De fato, a venda da unidade localizada em Poço das Antas (RS) representará o maior ingresso de caixa para a cooperativa. (A planta está localizada no Vale do Taquari, região muito castigada pelas enchentes, mas a cidade em si teve menos prejuízos).
Por enquanto, as vendas de ativos já realizadas foram pouco expressivas em dinheiro, uma vez que a cooperativa arrecadou recursos principalmente com a venda de equipamentos e poucos imóveis.
Embora parcos, os recursos foram usados para pagar passivos trabalhistas, diante da dramática redução de funcionários da cooperativa. Em novembro de 2022 eram 3.400, no pior momento chegaram a ser 700 e hoje são 900 — esse aumento de contratação se deu graças ao contrato de prestação de serviços de abate de aves para a JBS.
Para conseguir lidar com as verbas rescisórias, a cooperativa parcelou em até 12 vezes a rescisão e a multa dos colaboradores demitidos. Hoje, resta pagar apenas uma pequena parte desse passivo: da dívida total, de R$ 34 milhões, cerca de R$ 30 milhões já foram pagos.
A nova Languiru
Depois de concluir os planos de reestruturação, a Languiru definiu cinco segmentos prioritários com os quais vai seguir trabalhando. O primeiro é o abate de aves. Hoje, a cooperativa tem como meta terminar 2024 abatendo 40 mil aves por dia (para si), chegando ao fim de 2025 com 75 mil aves abatidas por dia.

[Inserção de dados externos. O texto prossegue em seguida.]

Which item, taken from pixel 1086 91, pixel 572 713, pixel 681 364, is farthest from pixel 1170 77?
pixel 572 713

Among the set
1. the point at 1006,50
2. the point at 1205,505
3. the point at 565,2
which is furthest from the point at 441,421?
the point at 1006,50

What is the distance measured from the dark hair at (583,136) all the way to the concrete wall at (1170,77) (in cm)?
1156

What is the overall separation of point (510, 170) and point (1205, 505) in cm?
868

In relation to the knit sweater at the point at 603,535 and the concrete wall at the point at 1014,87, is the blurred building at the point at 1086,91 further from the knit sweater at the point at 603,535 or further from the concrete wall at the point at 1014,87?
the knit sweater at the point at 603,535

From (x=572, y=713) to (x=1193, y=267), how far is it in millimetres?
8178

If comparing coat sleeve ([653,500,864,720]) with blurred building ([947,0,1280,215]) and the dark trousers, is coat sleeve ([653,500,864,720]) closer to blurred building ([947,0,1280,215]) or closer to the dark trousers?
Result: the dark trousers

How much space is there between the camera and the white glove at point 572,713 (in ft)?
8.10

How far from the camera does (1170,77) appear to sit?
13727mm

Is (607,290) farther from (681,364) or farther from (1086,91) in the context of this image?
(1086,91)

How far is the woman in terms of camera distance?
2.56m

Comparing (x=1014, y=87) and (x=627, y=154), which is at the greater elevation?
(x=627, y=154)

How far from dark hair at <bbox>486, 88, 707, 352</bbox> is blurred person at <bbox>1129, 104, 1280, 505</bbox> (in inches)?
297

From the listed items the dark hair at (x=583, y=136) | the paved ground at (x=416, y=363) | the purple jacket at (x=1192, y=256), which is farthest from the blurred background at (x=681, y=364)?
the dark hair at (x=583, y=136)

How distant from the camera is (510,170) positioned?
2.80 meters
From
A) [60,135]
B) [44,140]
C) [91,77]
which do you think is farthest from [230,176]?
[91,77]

“Nossa meta é ter um turno para a cooperativa e um turno para a JBS. Vamos ficar sem pressão de estoque e agregar mais valor na venda do produto”, diz Marques.
Outro segmento em que a cooperativa seguirá atuando é o leiteiro. Hoje, a cooperativa tem um contrato firmado com a Lactalis, de cinco anos, dos quais ainda faltam três anos e meio.
Originalmente, a Languiru captava leite e entregava para a Lactalis e, agora, também presta serviços de padronização do laticínio, agregando mais margem ao serviço. Atualmente, a Languiru produz 250 mil litros de leite para a marca própria e capta 7,5 milhões de litros ao todo (direcionando a maior parte à Lactalis).
“Temos previsão em contrato que, do volume que vendemos para eles, podemos envasar até 20% com nossa marca e comercializar. Voltamos em março e abril com nosso leite para o mercado, o que agrega um valor bem relevante para nós. A tendência é que tenhamos ainda de forma regular nosso leite no mercado especialmente no Vale do Taquari”, explica Marques.
A cooperativa também vai manter a fábrica de ração, com capacidade para produzir até 45 mil toneladas por mês, mas que hoje produz apenas 7 mil. A menor produção está ligada ao fechamento da fábrica de suínos e à redução das aves abatidas por mês, um reflexo do fluxo de caixa estreito da cooperativa.
Atualmente, metade da ração produzida é destinada à Seara, num acordo que deve ter aumento já a partir do próximo mês. “Quando concretizarmos a transação da planta de suínos, toda a ração para essa planta será feita por nós, o que resulta numa demanda de 13 mil a 14 mil toneladas por mês”, explica Marques.
Por fim, também vai manter uma revenda agropecuária e a área de secagem e armazenagem de grãos. Atualmente, a capacidade de secagem é de 800 toneladas por dia.
“Nesse primeiro ano, vamos trabalhar apenas secando grãos e eventualmente armazenando”. A cooperativa também quer voltar a originar grãos, o que depende da melhora da situação de crédito da Languiru.
“Readquirimos crédito com parceiros, mas ainda compramos boa parte do milho diário à vista. Recebo milho para produzir a ração das aves, mas esse giro ainda tá com prazo curto. Só o tempo vai trazer mais prazo”, confia.